# Angraecum magdalenae



## tomp (Jun 13, 2022)

If you like beautiful white flowers, and you like lovely spice fragrance to fill the house the evening, this is for you! Currently has10 blooms. Only caution is they can sometimes sulk when repotted.

k


----------



## Paphman910 (Jun 13, 2022)

Really beautiful!


----------



## monocotman (Jun 13, 2022)

Fantastic! I grew one for many years and always looked forward to the blooms and the scent,
David


----------



## abax (Jun 13, 2022)

I love ALL those attributes!


----------



## LadySlipper (Jun 13, 2022)

Beautiful. How long do the bloom and scent last?


----------



## KyushuCalanthe (Jun 13, 2022)

That's a lot of flowers for one plant. All your plants seem so big and vigorous. I grew this one in Florida for years, but it doesn't grow well in Japan for me. I think the winters are just a little bit cool/damp for it's liking, and the summers too short. I always fancied its scent as being like a floral version of nutmeg and honey. Really rewarding species if you can grow it well.


----------



## tomp (Jun 13, 2022)

LadySlipper said:


> Beautiful. How long do the bloom and scent last?


It’s been a couple of weeks now and there are buds still opening so it’s kind of an ongoing delight.


----------



## tomp (Jun 13, 2022)

KyushuCalanthe said:


> That's a lot of flowers for one plant. All your plants seem so big and vigorous. I grew this one in Florida for years, but it doesn't grow well in Japan for me. I think the winters are just a little bit cool/damp for it's liking, and the summers too short. I always fancied its scent as being like a floral version of nutmeg and honey. Really rewarding species if you can grow it well.


Tom
you may not be able to do well with am angraecum m, but you have so much going on in Japan. I lived in Tokyo 1976-1980 and in addition to the cherry and plum blossoms, one of my favorite memories was seeing the older cherry trees wrapped in straw for the winter as a way to protect from the borers (insects). Do they still do that?
Tom


----------



## GuRu (Jun 14, 2022)

Tom, just one word...GREAT....flowers and state of the plant.


----------



## KyushuCalanthe (Jun 14, 2022)

tomp said:


> Tom
> you may not be able to do well with am angraecum m, but you have so much going on in Japan. I lived in Tokyo 1976-1980 and in addition to the cherry and plum blossoms, one of my favorite memories was seeing the older cherry trees wrapped in straw for the winter as a way to protect from the borers (insects). Do they still do that?

* **Stored records**
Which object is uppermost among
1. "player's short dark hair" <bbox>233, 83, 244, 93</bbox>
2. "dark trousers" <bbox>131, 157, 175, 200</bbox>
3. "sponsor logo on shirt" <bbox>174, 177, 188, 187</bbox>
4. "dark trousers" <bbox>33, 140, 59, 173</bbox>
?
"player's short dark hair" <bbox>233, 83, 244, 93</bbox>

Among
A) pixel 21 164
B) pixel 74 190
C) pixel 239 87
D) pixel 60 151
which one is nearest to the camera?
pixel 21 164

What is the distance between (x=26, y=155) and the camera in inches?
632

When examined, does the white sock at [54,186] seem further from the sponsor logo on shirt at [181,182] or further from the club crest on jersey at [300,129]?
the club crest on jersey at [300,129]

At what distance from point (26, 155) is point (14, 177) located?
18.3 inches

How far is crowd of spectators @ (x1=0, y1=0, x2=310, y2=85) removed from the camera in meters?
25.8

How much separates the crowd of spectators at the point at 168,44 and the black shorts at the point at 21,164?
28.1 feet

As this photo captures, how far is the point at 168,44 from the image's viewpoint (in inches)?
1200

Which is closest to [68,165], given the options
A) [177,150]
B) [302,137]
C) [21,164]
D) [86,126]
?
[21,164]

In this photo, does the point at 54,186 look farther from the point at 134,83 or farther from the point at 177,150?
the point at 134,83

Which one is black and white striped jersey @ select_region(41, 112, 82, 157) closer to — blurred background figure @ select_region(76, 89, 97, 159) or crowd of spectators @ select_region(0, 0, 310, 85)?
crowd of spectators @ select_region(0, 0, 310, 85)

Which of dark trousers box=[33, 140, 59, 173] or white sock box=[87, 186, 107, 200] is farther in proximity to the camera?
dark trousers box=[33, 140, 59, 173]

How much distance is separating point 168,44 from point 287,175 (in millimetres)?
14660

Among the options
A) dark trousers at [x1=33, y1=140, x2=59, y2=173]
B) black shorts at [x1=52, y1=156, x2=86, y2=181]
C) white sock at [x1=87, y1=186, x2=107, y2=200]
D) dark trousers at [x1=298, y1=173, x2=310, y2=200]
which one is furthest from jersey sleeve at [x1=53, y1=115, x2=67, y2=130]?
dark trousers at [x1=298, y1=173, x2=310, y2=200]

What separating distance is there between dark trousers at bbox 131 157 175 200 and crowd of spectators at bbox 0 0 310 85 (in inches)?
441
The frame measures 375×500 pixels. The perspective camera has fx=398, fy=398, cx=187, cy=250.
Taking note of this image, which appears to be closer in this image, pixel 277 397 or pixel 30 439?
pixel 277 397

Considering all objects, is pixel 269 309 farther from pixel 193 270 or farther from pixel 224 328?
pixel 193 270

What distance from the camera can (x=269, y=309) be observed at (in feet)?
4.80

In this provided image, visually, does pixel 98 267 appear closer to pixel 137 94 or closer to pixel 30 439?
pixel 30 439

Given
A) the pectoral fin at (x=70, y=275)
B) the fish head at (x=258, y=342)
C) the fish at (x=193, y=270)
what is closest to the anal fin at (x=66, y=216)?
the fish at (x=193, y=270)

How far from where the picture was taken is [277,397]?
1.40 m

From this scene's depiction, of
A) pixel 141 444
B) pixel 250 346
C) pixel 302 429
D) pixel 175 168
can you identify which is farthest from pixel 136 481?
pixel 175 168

* **What to produce**
Copy the stretch of the Angraecum magdalenae thread from "If you like" through "Paphman910 (Jun 13, 2022)" word for word.

* **Solution to this problem**
If you like beautiful white flowers, and you like lovely spice fragrance to fill the house the evening, this is for you! Currently has10 blooms. Only caution is they can sometimes sulk when repotted.

k


----------



## Paphman910 (Jun 13, 2022)